If I detest retail, where can I work?
Here is a list of ten jobs that are not in retail.
- Bank teller. Tellers assist customers with financial transactions and are responsible for securely managing cash.
- Childcare worker. …
- Construction laborer. …
- Flight attendant. …
- Housekeeping. …
- Landscaping or groundskeeping worker. …
- Lodging manager. …
- Office assistant.
How can I exit the retail management field?
Here are 14 careers you might want to think about after retail management:
- Customer service representative.
- Sales associate.
- Shift manager.
- Administrative assistant.
- Personal banker.
- Human resources coordinator.
- Office manager.
What skills from retail are transferable?
Some transferrable abilities frequently shown in retail positions are:
- customer relations.
- time management.
- attention to detail.
- ability to work under tight timelines.
What career can I transition to from sales?
The Most Popular Career Paths for Ex-Salespeople
- Marketing Specialist.
- Corporate Strategist.
- Operations Manager.
- Business Owner.
- Retail Salesperson.
Why do retail employees resign?
While we’d like to think that working in retail is simple and undemanding, the reality is far from true. Working shifts on your feet for long hours and being happy-go-lucky no matter what can drain anyone.
What is a valid excuse for quitting a retail position?
Family circumstances may also be a consideration. Some good reasons for leaving a job include company downturn, acquisition, merger, or restructuring as well as the desire for change — be it in terms of advancement, industry, environment, leadership, or compensation.
Can you simply leave your retail job?
It’s not just for two months; you can leave at any time; whether it’s the first day, the end of the first week, the end of the first month, the end of the first six months, or the end of the first year?..it’s all up to you.
What experience does retail give you?
Consider some of the skills and traits that working in retail can help you acquire and develop later in life: empathy, active listening, patience, adaptability, communication skill, and more. Let’s take a closer look at some of these skills and traits below.
What is burnout in sales?
Salespeople are frequently exposed to stressful situations, making them highly susceptible to burnout.
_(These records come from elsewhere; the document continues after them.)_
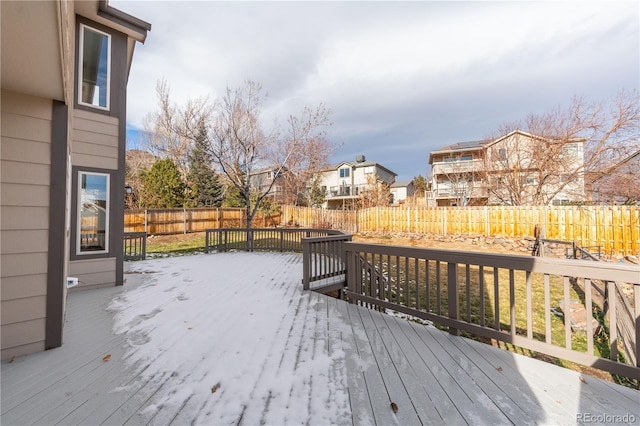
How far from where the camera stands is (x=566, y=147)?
42.5ft

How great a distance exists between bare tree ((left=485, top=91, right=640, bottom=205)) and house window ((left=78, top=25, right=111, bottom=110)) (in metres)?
17.4

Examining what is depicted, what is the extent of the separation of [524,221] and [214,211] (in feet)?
54.2

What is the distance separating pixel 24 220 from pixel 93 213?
2735mm

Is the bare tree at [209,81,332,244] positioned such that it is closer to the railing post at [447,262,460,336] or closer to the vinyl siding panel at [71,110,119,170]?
the vinyl siding panel at [71,110,119,170]

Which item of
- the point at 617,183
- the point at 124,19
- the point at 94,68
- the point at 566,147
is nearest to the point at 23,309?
the point at 94,68

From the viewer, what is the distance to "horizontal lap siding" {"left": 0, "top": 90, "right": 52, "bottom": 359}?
224 centimetres

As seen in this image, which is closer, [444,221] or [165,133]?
[444,221]

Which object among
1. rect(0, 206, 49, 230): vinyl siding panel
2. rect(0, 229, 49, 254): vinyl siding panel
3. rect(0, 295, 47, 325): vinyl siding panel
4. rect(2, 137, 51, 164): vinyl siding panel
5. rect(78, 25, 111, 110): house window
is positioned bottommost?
rect(0, 295, 47, 325): vinyl siding panel

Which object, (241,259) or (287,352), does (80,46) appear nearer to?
(241,259)

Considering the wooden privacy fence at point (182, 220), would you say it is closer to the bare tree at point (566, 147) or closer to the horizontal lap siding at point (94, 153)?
the horizontal lap siding at point (94, 153)

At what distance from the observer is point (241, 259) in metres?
7.71

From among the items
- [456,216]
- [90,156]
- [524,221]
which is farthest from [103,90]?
[524,221]

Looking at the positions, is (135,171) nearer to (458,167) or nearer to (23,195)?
(23,195)

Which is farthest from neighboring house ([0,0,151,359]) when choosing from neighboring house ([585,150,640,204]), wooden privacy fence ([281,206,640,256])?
neighboring house ([585,150,640,204])
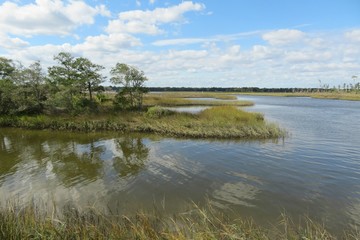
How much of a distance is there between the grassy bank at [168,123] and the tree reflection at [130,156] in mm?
2969

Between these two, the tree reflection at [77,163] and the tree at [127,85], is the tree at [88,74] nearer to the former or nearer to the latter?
the tree at [127,85]

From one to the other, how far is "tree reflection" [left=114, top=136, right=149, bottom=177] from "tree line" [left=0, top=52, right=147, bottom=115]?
31.2 ft

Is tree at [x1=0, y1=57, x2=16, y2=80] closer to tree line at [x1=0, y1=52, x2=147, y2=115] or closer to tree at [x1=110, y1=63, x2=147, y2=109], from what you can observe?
tree line at [x1=0, y1=52, x2=147, y2=115]

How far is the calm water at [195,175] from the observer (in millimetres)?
8531

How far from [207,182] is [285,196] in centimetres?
290

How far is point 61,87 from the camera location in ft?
89.6

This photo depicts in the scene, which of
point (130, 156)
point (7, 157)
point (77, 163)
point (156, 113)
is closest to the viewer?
point (77, 163)

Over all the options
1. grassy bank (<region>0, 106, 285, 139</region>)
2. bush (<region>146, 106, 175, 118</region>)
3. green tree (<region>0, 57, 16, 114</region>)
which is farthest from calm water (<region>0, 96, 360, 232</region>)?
green tree (<region>0, 57, 16, 114</region>)

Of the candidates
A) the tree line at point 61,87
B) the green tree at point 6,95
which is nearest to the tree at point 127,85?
the tree line at point 61,87

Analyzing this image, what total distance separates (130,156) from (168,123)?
7.84 meters

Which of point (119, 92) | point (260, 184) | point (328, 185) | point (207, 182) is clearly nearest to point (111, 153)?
point (207, 182)

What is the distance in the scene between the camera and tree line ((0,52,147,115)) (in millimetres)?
26750

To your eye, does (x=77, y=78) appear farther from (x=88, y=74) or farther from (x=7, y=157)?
(x=7, y=157)

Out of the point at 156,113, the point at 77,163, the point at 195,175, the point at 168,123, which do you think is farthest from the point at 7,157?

They are in close contact with frequently demanding clients, and sometimes even the best salesperson must deal with rejections. Burnout is a state of mental and occasionally physical distress.
Why do most salespeople give up?
According to the Sales Happiness Index, 6 in 10 salespeople would be motivated to leave their company for better benefits, while 51% would be motivated to leave for higher pay. Of the salespeople who want to leave their current job, 43% cite a lack of benefits and 31% cite a lack of bonuses.
Why do salespeople leave their jobs?
What to Do About It?Whether you’re a new hire or a long-time employee, it’s important to discuss career aspirations early and often. Between April 2021 and April 2022, salespeople are leaving their jobs because of a lack of career advancement and development (41%) What to Do About It?
Which sales job is the most demanding?
According to US News, one of the most demanding jobs one can have is a sales manager, and according to Thrive Global, 67% of reps are on the verge of burnout.
How do you get out of a sales burnout?
Encourage mental health days. Don’t make reps afraid to admit they’re burned out. Let them find relief in their own way. Encourage open conversations about burnout. Even the best sales reps wake up some days and just aren’t feeling it that day.
What does burnout in sales feel like?
Loss of interest in routine activities, feelings of disengagement and disinterest in work and personal affairs, spirals of unfavorable thought, and exhaustion despite getting enough rest are all symptoms of disengagement.